Job
Retype each line of the material below exactly as it appears, leaving out the pictures.
================
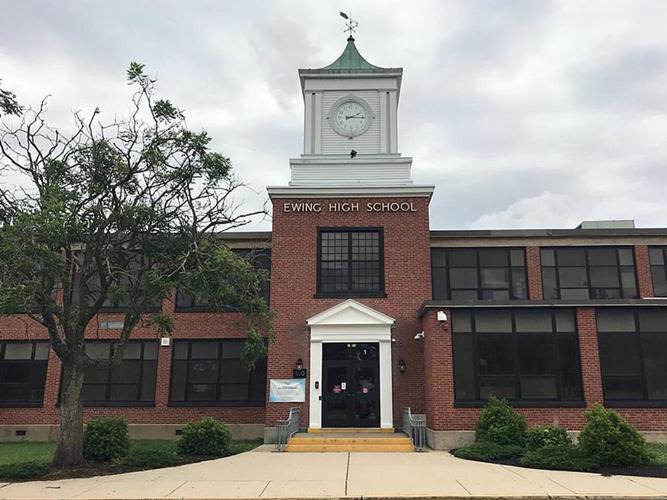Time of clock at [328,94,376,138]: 2:15
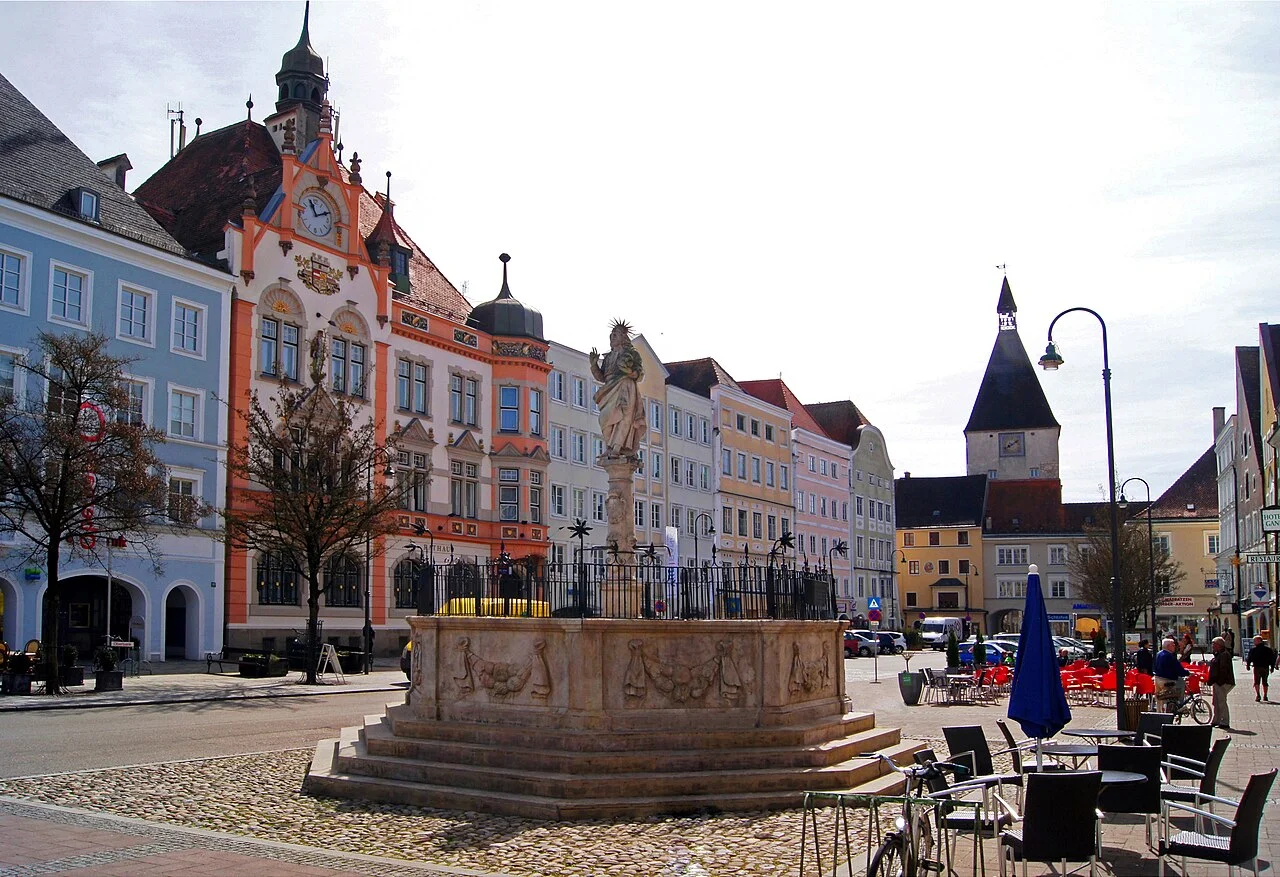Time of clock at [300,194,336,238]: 11:11
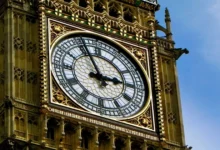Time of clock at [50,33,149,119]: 2:56
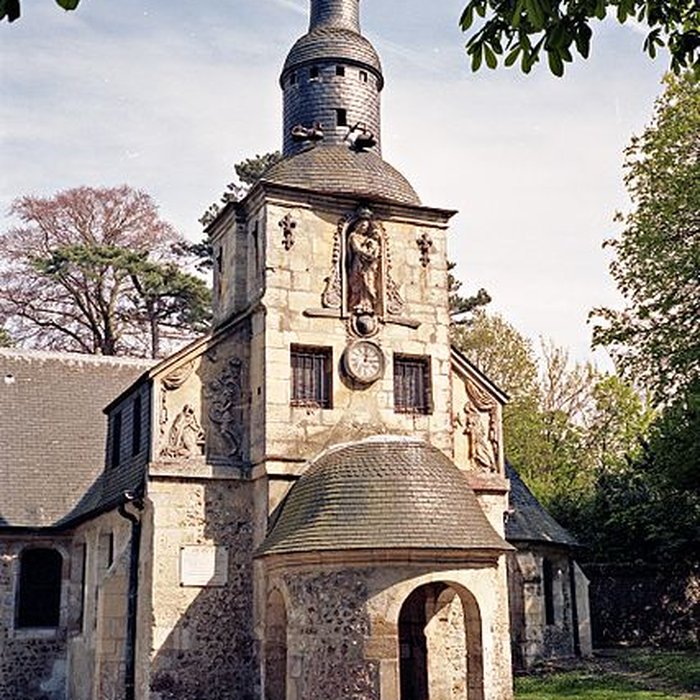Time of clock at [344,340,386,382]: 12:14
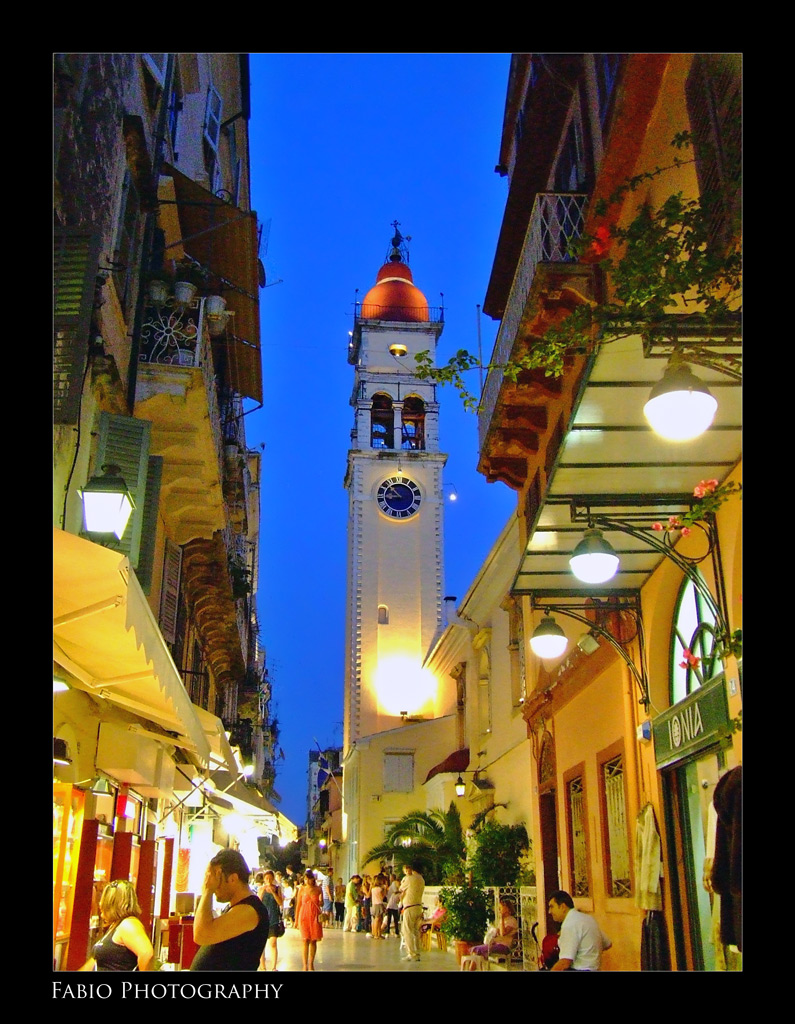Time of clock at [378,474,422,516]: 8:52
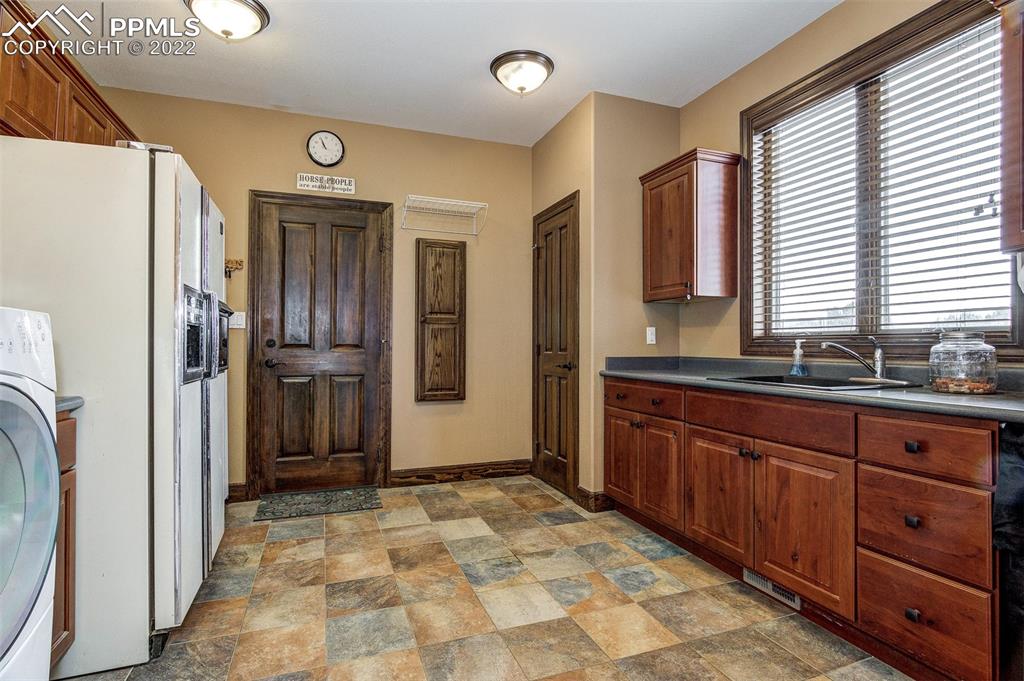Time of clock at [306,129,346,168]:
================
Final result
Time of clock at [328,94,376,138]: 2:15
Time of clock at [300,194,336,238]: 11:11
Time of clock at [50,33,149,119]: 2:56
Time of clock at [344,340,386,382]: 12:14
Time of clock at [378,474,422,516]: 8:52
Time of clock at [306,129,346,168]:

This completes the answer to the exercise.